• _TEXT SECTION_
::::

Tissue locations of fenestrated capillaries?
Renal glomeruli, intestinal villi, endocrine glands, choroid plexus, ciliary body of the eye.
Structure and permeability of discontinuous capillaries (sinusoids)?
Discontinuous endothelium and discontinuous basement membrane.
Allows maximum passage of molecules and even cells.
Tissue locations of discontinuous capillaries?
Filtration: liver. Removal/clearance: liver, spleen.
Surveillance: lymph nodes, spleen.
Hematopoiesis: bone marrow (cells pass into circulation on demand).
Why do different tissues have different types of capillaries?
Structural differences regulate what substances can pass, matching permeability to tissue function and needs.
What is the primary purpose of lymphatic vessels?
Drain excess interstitial fluid from tissues, return it to blood circulation, and allow transport of large particles (e.g., chylomicrons, cells).
Where do lymphatic vessels originate, and what is their structure at the start?
Begin as blind-ended lymphatic capillaries surrounding the microcirculation.
How does the endothelial structure of lymphatic capillaries differ from blood capillaries?

::::

• _AVAILABLE DATA_
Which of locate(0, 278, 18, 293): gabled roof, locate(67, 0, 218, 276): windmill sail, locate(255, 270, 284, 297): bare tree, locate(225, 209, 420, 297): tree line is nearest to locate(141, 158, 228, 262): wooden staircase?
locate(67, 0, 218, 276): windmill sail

::::

• _ACTIVITY 1_
Reproduce the passage from the capillary notes that begins at the words "Drain excess interstitial" and stops after "at the start?".
• _ACTIVITY 2_
According to the capillary notes, which tissues have discontinuous capillaries that serve surveillance?
You can set the listing aside; nothing here depends on it.

• _EXPECTED ANSWER 1_
Drain excess interstitial fluid from tissues, return it to blood circulation, and allow transport of large particles (e.g., chylomicrons, cells).
Where do lymphatic vessels originate, and what is their structure at the start?

• _EXPECTED ANSWER 2_
Lymph nodes and the spleen.